[Stored dataset items]
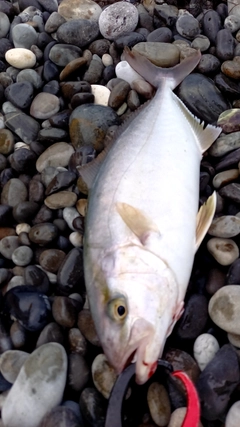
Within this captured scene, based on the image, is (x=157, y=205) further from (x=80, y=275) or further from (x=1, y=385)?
(x=1, y=385)

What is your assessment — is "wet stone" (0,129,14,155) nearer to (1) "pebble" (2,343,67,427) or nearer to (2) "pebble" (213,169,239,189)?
(2) "pebble" (213,169,239,189)

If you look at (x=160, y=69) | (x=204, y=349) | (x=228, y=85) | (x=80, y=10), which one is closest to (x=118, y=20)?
(x=80, y=10)

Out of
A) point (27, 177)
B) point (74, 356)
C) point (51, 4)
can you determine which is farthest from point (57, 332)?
point (51, 4)

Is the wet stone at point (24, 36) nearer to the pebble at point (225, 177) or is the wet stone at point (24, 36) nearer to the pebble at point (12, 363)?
the pebble at point (225, 177)

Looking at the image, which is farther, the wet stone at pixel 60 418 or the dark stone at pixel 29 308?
the dark stone at pixel 29 308

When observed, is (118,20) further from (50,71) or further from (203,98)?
(203,98)

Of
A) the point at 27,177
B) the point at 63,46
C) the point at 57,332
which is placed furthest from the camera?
the point at 63,46

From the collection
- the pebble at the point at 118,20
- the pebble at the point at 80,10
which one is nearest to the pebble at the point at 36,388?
the pebble at the point at 118,20
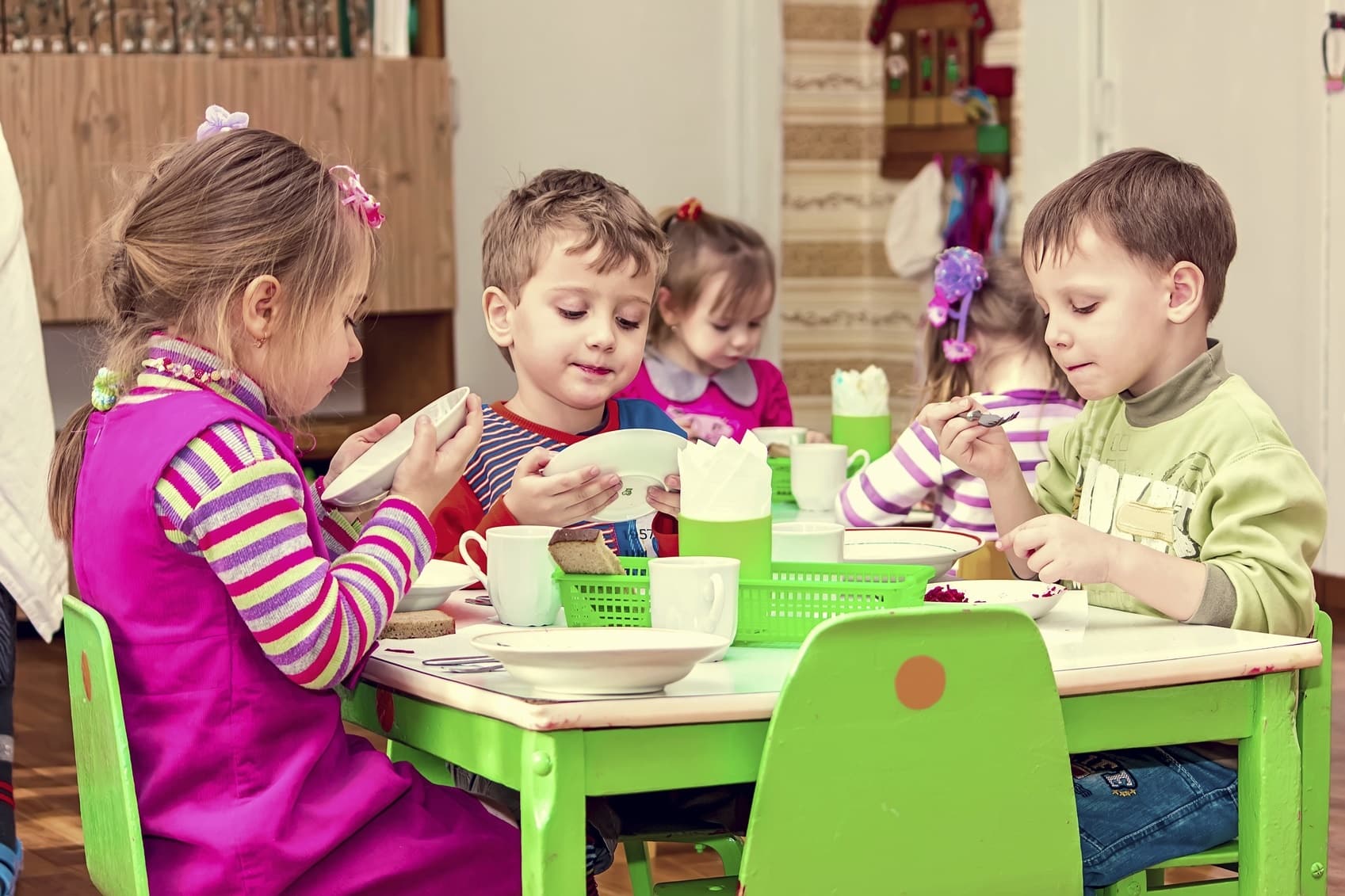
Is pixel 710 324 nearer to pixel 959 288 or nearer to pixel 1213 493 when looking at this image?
pixel 959 288

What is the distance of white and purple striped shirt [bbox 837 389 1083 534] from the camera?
8.29 ft

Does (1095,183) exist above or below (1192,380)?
above

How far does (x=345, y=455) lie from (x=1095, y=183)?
34.4 inches

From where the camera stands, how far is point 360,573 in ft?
5.07

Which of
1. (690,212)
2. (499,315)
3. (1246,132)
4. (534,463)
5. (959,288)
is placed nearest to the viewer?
(534,463)

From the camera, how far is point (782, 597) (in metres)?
1.57

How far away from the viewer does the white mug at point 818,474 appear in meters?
2.60

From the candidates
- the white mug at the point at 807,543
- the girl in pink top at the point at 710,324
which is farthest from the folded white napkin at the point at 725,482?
the girl in pink top at the point at 710,324

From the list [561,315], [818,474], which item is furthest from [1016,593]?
[818,474]

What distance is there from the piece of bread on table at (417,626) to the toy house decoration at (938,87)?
411 centimetres

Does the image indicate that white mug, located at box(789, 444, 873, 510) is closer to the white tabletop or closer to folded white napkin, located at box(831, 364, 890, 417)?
folded white napkin, located at box(831, 364, 890, 417)

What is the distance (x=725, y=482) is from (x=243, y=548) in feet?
1.49

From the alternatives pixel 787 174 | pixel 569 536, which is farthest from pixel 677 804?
pixel 787 174

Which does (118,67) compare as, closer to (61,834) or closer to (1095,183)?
(61,834)
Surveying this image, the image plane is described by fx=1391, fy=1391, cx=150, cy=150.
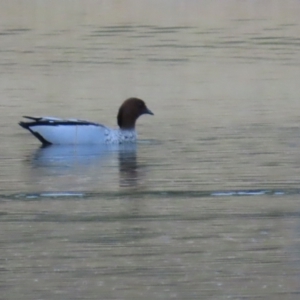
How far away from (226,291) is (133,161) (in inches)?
222

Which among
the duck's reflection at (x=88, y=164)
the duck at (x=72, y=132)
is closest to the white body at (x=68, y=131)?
the duck at (x=72, y=132)

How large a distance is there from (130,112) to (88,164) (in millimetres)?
2495

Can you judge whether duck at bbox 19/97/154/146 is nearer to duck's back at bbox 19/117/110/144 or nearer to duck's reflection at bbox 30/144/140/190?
duck's back at bbox 19/117/110/144

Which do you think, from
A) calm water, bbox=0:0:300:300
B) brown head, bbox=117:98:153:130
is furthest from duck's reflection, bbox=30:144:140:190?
brown head, bbox=117:98:153:130

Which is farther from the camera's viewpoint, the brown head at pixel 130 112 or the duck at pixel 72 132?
the brown head at pixel 130 112

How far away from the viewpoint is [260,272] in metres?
7.59

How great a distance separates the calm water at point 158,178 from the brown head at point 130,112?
0.78ft

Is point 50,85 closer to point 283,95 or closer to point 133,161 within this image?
point 283,95

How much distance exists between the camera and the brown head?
47.9 ft

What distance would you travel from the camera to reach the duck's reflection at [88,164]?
1130 cm

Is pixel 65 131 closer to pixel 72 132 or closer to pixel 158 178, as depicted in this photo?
pixel 72 132

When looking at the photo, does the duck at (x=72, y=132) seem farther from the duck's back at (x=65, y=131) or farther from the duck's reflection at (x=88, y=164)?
the duck's reflection at (x=88, y=164)

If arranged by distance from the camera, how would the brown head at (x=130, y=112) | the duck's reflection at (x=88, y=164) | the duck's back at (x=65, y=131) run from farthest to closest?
the brown head at (x=130, y=112) < the duck's back at (x=65, y=131) < the duck's reflection at (x=88, y=164)

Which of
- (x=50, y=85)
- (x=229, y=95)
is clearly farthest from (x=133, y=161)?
(x=50, y=85)
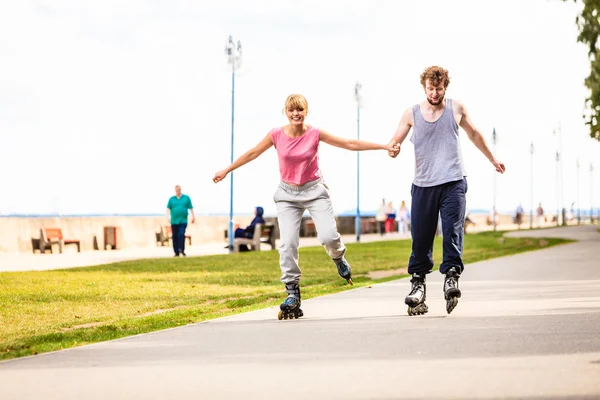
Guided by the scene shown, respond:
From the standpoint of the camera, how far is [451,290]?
352 inches

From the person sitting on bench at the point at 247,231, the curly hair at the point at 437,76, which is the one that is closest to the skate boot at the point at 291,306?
the curly hair at the point at 437,76

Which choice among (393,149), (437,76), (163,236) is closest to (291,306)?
(393,149)

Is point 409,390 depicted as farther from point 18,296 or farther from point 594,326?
point 18,296

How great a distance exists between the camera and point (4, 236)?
33312mm

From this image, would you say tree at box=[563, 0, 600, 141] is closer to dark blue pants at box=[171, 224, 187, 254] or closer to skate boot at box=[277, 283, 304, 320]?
dark blue pants at box=[171, 224, 187, 254]

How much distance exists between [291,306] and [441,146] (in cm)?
192

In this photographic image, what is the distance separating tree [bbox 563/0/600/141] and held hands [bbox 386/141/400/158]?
86.6ft

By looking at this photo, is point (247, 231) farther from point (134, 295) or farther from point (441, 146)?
point (441, 146)

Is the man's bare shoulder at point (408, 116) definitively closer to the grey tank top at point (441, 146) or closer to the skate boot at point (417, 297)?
the grey tank top at point (441, 146)

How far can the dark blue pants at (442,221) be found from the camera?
9016mm

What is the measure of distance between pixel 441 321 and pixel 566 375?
2.87 m

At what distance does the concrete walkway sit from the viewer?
5.45 m

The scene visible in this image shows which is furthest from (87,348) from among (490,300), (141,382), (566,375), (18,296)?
(18,296)

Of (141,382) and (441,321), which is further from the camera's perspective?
(441,321)
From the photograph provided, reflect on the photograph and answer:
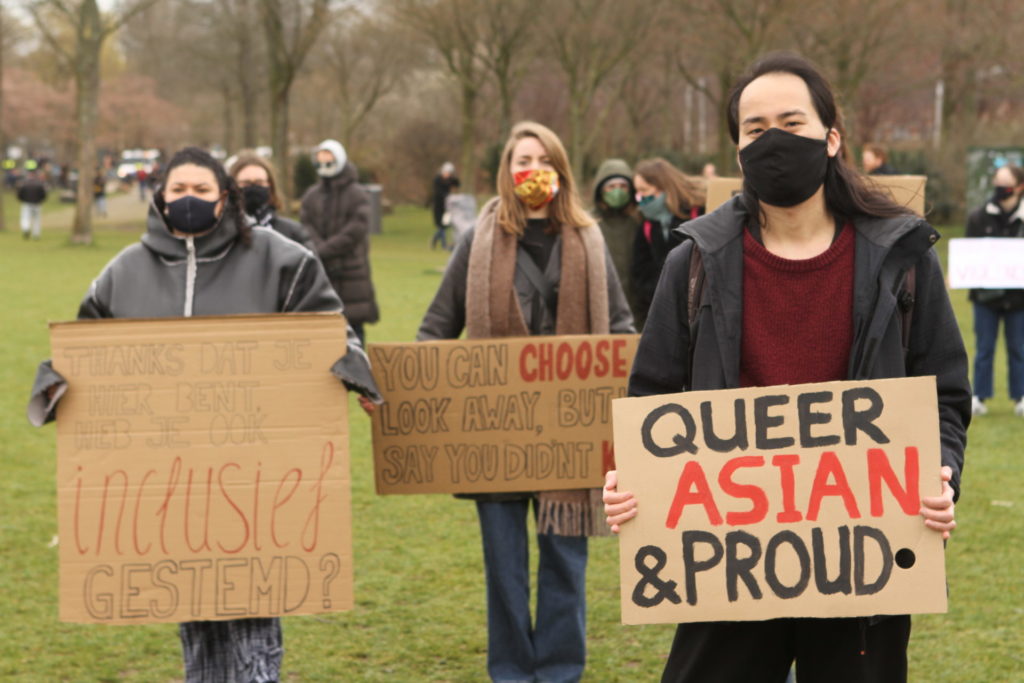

*The problem*:
Rewrite the items above, replacing "wet stone" with "damp rock" everywhere and leaving everything else unchanged. Don't include the pictures in your answer.

*Task answer*:
Within this captured scene, based on the image, is (x=157, y=205) further from (x=80, y=275) or further from (x=1, y=385)?
(x=1, y=385)

What is your assessment — is "damp rock" (0,129,14,155) nearer to (1) "pebble" (2,343,67,427) or nearer to (2) "pebble" (213,169,239,189)?
(2) "pebble" (213,169,239,189)

If you look at (x=160, y=69) | (x=204, y=349) | (x=228, y=85) | (x=80, y=10), which one is closest to (x=118, y=20)?
(x=80, y=10)

Out of
A) point (27, 177)
B) point (74, 356)
C) point (51, 4)
can you determine which is farthest from point (57, 332)?
point (51, 4)

Is the damp rock at point (24, 36) nearer to the pebble at point (225, 177) or is the damp rock at point (24, 36) nearer to the pebble at point (12, 363)?
the pebble at point (225, 177)

Looking at the image, which is farther, the damp rock at pixel 60 418 or the dark stone at pixel 29 308?
the dark stone at pixel 29 308

When observed, is (118,20) further from (50,71) or further from (203,98)?
(203,98)

Of
A) the point at 27,177
B) the point at 63,46
C) the point at 57,332
which is placed furthest from the camera?
the point at 63,46

From the collection
- the pebble at the point at 118,20
- the pebble at the point at 80,10
which one is nearest to the pebble at the point at 36,388?
the pebble at the point at 118,20
Is pixel 710 324 nearer to pixel 959 288 or nearer to pixel 1213 493 when looking at this image?
pixel 959 288

What is the distance of white and purple striped shirt [bbox 837 389 1083 534] from the camera?
8.29 ft

Does (1095,183) exist above or below (1192,380)?
above

How far does (x=345, y=455) lie from (x=1095, y=183)?
34.4 inches

From where the camera stands, how far is point 360,573 in ft?
5.07

Which of
1. (690,212)
2. (499,315)
3. (1246,132)
4. (534,463)
5. (959,288)
is placed nearest to the viewer?
(534,463)

From the camera, how far is point (782, 597) (in metres)?
1.57

How far away from the viewer does the white mug at point 818,474 appear in meters?
2.60

From the candidates
- the white mug at the point at 807,543
- the girl in pink top at the point at 710,324
which is farthest from the folded white napkin at the point at 725,482?
the girl in pink top at the point at 710,324

From the list [561,315], [818,474], which item is furthest from [1016,593]?
[818,474]

What distance is there from the piece of bread on table at (417,626) to the toy house decoration at (938,87)?
411 centimetres

Does the image indicate that white mug, located at box(789, 444, 873, 510) is closer to the white tabletop or closer to folded white napkin, located at box(831, 364, 890, 417)?
folded white napkin, located at box(831, 364, 890, 417)

What is the distance (x=725, y=482) is from (x=243, y=548) in feet?
1.49

From the alternatives pixel 787 174 | pixel 569 536, which is farthest from pixel 677 804?
pixel 787 174

Which does (118,67) compare as, closer to (61,834) or closer to (1095,183)?
(61,834)
Surveying this image, the image plane is described by fx=1391, fy=1391, cx=150, cy=150.
How far away from (226,291) is (133,161) (in inches)?
222

Which among
the duck's reflection at (x=88, y=164)
the duck at (x=72, y=132)
is closest to the white body at (x=68, y=131)?
the duck at (x=72, y=132)

How large a distance is there from (130,112) to (88,164) (in millimetres)?
2495

Can you judge whether duck at bbox 19/97/154/146 is nearer to duck's back at bbox 19/117/110/144 or nearer to duck's reflection at bbox 30/144/140/190?
duck's back at bbox 19/117/110/144

Which do you think, from
A) calm water, bbox=0:0:300:300
B) brown head, bbox=117:98:153:130
is furthest from duck's reflection, bbox=30:144:140:190?
brown head, bbox=117:98:153:130

Which is farther from the camera's viewpoint, the brown head at pixel 130 112 or the duck at pixel 72 132?
the brown head at pixel 130 112

How far away from the viewpoint is [260,272] in metres?
7.59

How great a distance separates the calm water at point 158,178 from the brown head at point 130,112?
0.78ft

Is point 50,85 closer to point 283,95 or closer to point 133,161 within this image?
point 283,95

How much distance exists between the camera and the brown head?
47.9 ft

What distance would you travel from the camera to reach the duck's reflection at [88,164]?
1130 cm

Is pixel 65 131 closer to pixel 72 132 or closer to pixel 158 178, as depicted in this photo?
pixel 72 132

When looking at the photo, does the duck at (x=72, y=132) seem farther from the duck's back at (x=65, y=131) or farther from the duck's reflection at (x=88, y=164)?
the duck's reflection at (x=88, y=164)

If arranged by distance from the camera, how would the brown head at (x=130, y=112) | the duck's reflection at (x=88, y=164) | the duck's back at (x=65, y=131) run from farthest to closest?
the brown head at (x=130, y=112) < the duck's back at (x=65, y=131) < the duck's reflection at (x=88, y=164)

Which of
- (x=50, y=85)
- (x=229, y=95)
is clearly farthest from (x=133, y=161)?
(x=50, y=85)
Guided by the scene shown, respond:
From the standpoint of the camera, how far is [451,290]?
352 inches

From the person sitting on bench at the point at 247,231, the curly hair at the point at 437,76, which is the one that is closest to the skate boot at the point at 291,306?
the curly hair at the point at 437,76

Which choice among (393,149), (437,76), (163,236) is closest to (291,306)?
(393,149)

Is point 409,390 depicted as farther from point 18,296 or farther from point 594,326?
point 18,296

How great a distance exists between the camera and point (4, 236)?
33312mm

From this image, would you say tree at box=[563, 0, 600, 141] is closer to dark blue pants at box=[171, 224, 187, 254] or closer to skate boot at box=[277, 283, 304, 320]?
dark blue pants at box=[171, 224, 187, 254]

How much distance exists between [291,306] and [441,146] (in cm)?
192

In this photographic image, what is the distance separating tree [bbox 563/0/600/141] and held hands [bbox 386/141/400/158]?
86.6ft

By looking at this photo, is point (247, 231) farther from point (134, 295) or farther from point (441, 146)?
point (441, 146)

Is the man's bare shoulder at point (408, 116) definitively closer to the grey tank top at point (441, 146) or closer to the skate boot at point (417, 297)?
the grey tank top at point (441, 146)

How far can the dark blue pants at (442,221) be found from the camera?
9016mm

What is the measure of distance between pixel 441 321 and pixel 566 375?
2.87 m

At what distance does the concrete walkway sit from the viewer?
5.45 m

The scene visible in this image shows which is furthest from (87,348) from among (490,300), (141,382), (566,375), (18,296)?
(18,296)

Of (141,382) and (441,321), which is further from the camera's perspective?
(441,321)
From the photograph provided, reflect on the photograph and answer:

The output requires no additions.